======== SOURCE INFORMATION

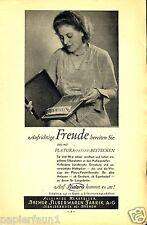 Silberwaren Platura Bremen Sebaldsbrück Reklame 1932 Besteck Fabrik Reklame Ad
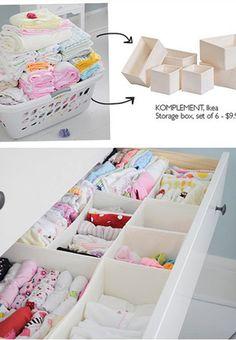 92 nursery storage ideas to keep your cloth diapers organized - Baby Tooshy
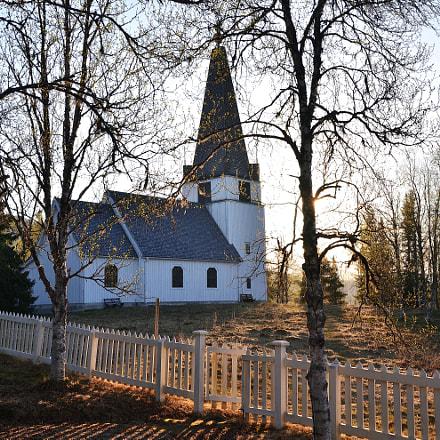 Viktoria church, Nikon D610, Tamron SP 35mm f/1.8 VC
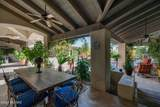 3198 Corte De Andalucia - Photo 34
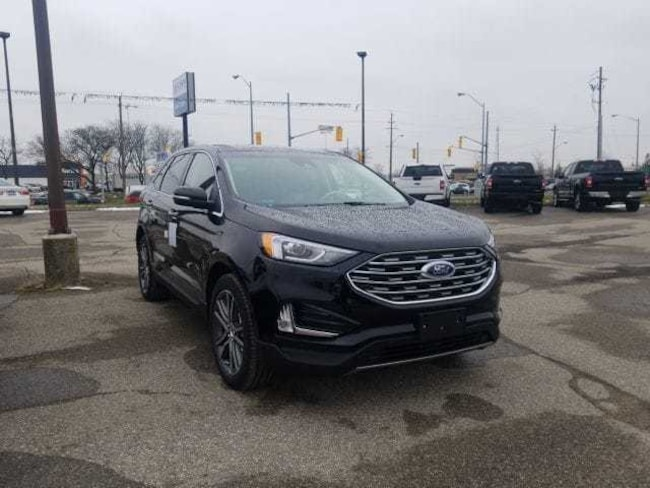 2019 Ford Edge Titanium - ROOF, NAV, TRAILER TOW! SUV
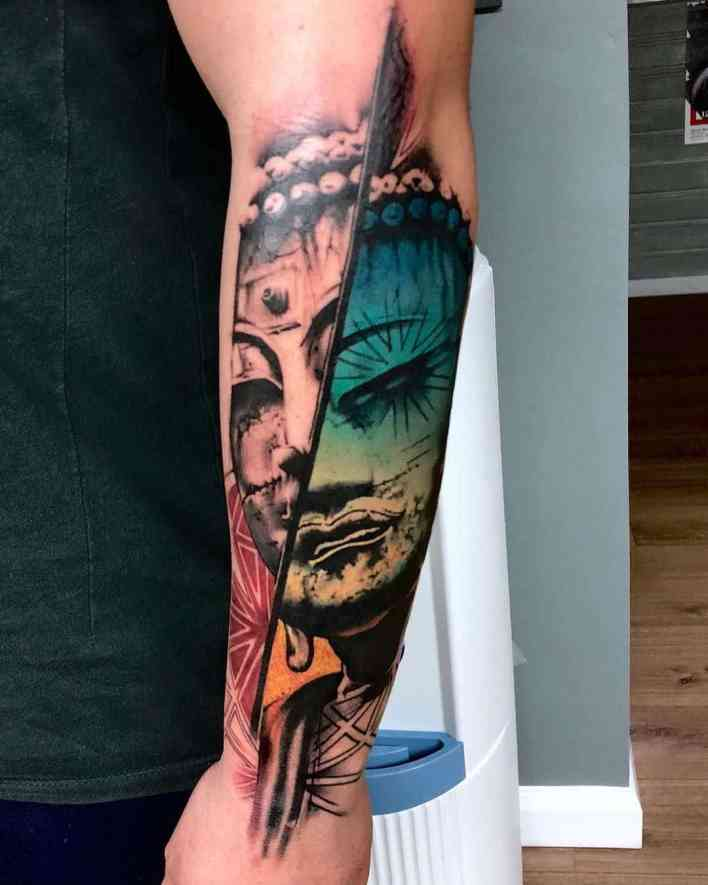 surrealism arm tattoo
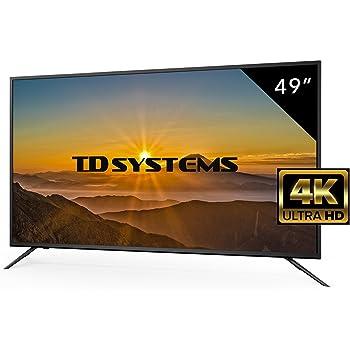 Televisor Led 49 Pulgadas Ultra HD 4K TD Systems K49DLM8U ...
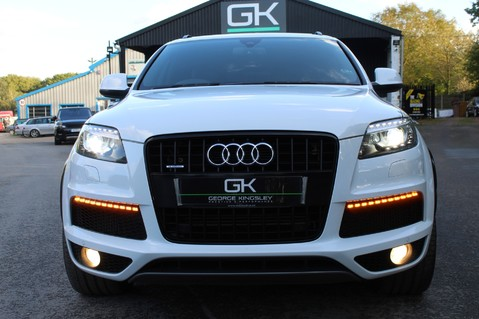 Audi Q7 TDI QUATTRO S LINE PLUS - PAN ROOF -REAR DVDS- KEYLESS-ADAPTIVE CRUISE-BOSE 18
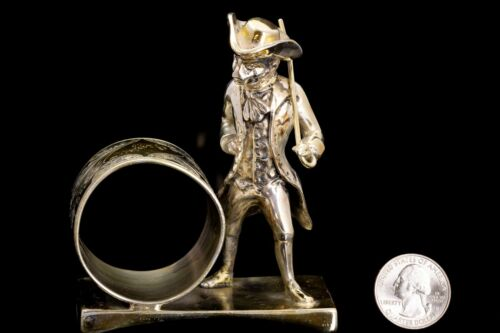 Victorian Figural Silver Plate Napkin Ring 18th Century Monkey Middleton #72
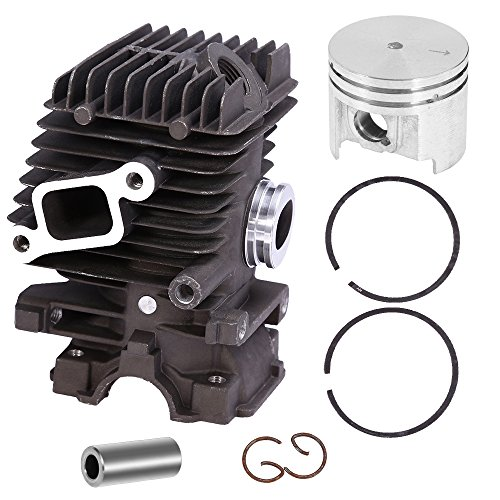 020 Piston Kit - QUIOSS 37MM Cylinder Piston Kit For Stihl MS192T Chainsaws Replace#1137 020 1203 11370201203 NEW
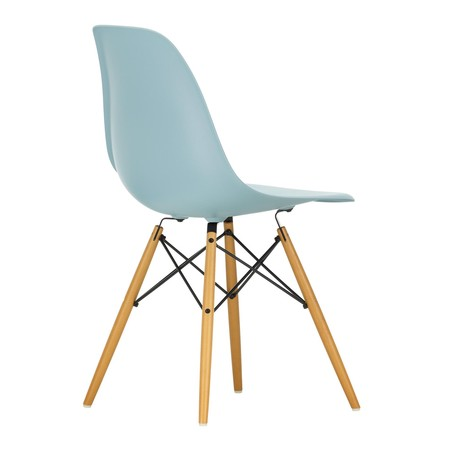 Pleasant Vitra Eames Plastic Side Chair Dsw Gouden Esdoorn Gmtry Best Dining Table And Chair Ideas Images Gmtryco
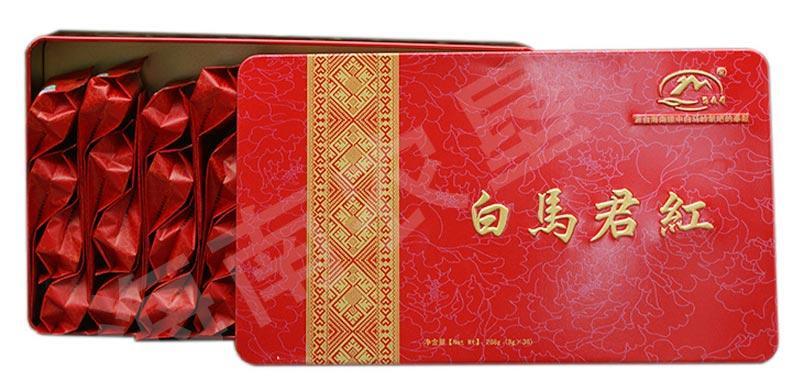 白马岭红茶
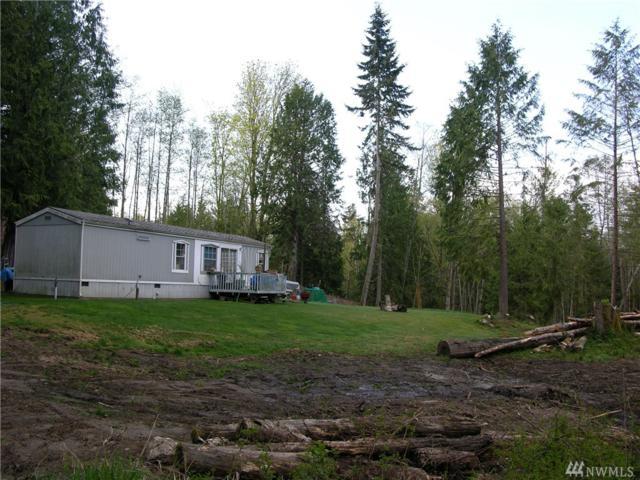 9175 NE Country Woods Lane, Kingston, WA 98346 (#1230751) :: Mike & Sandi Nelson Real Estate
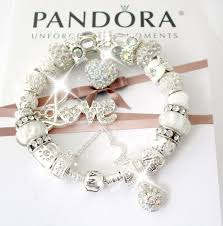 pandora bracelet charms sterling silver images Pandora bracelets charms jpg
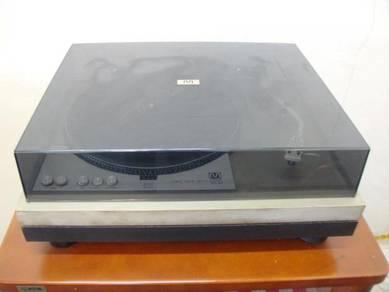 Marlux MX-86 turntable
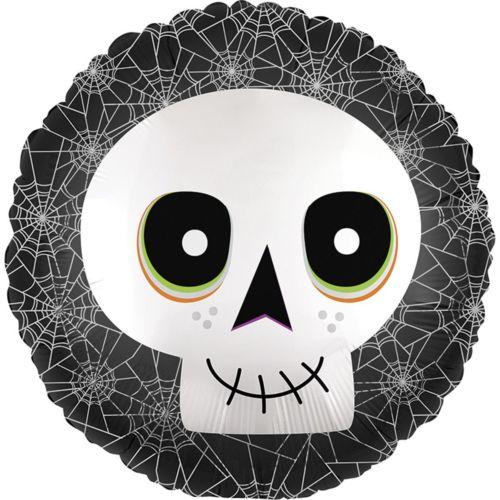 «Halloween» Круг с черепом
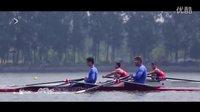【NewPicture|Sports】2016艇进·南京玄武湖赛艇公益大师赛官方3分钟版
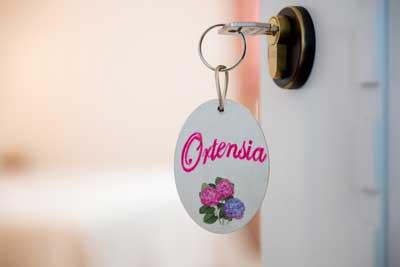 camera Ortensia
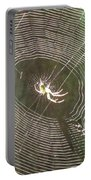 Spider Light Portable Battery Charger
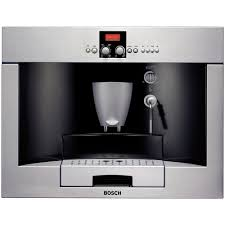 Bosch Small Kitchen Appliances Bosch Products At Airport Home Appliance Mattress Authorized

================

**TASK INSTRUCTIONS:** Return only the lines from the start of the data through the line that contains "020 Piston Kit", please, copying them exactly and omitting all pictures.

**OUTPUT BELOW:**
 Silberwaren Platura Bremen Sebaldsbrück Reklame 1932 Besteck Fabrik Reklame Ad
 92 nursery storage ideas to keep your cloth diapers organized - Baby Tooshy
 Viktoria church, Nikon D610, Tamron SP 35mm f/1.8 VC
 3198 Corte De Andalucia - Photo 34
 2019 Ford Edge Titanium - ROOF, NAV, TRAILER TOW! SUV
 surrealism arm tattoo
 Televisor Led 49 Pulgadas Ultra HD 4K TD Systems K49DLM8U ...
 Audi Q7 TDI QUATTRO S LINE PLUS - PAN ROOF -REAR DVDS- KEYLESS-ADAPTIVE CRUISE-BOSE 18
 Victorian Figural Silver Plate Napkin Ring 18th Century Monkey Middleton #72
 020 Piston Kit - QUIOSS 37MM Cylinder Piston Kit For Stihl MS192T Chainsaws Replace#1137 020 1203 11370201203 NEW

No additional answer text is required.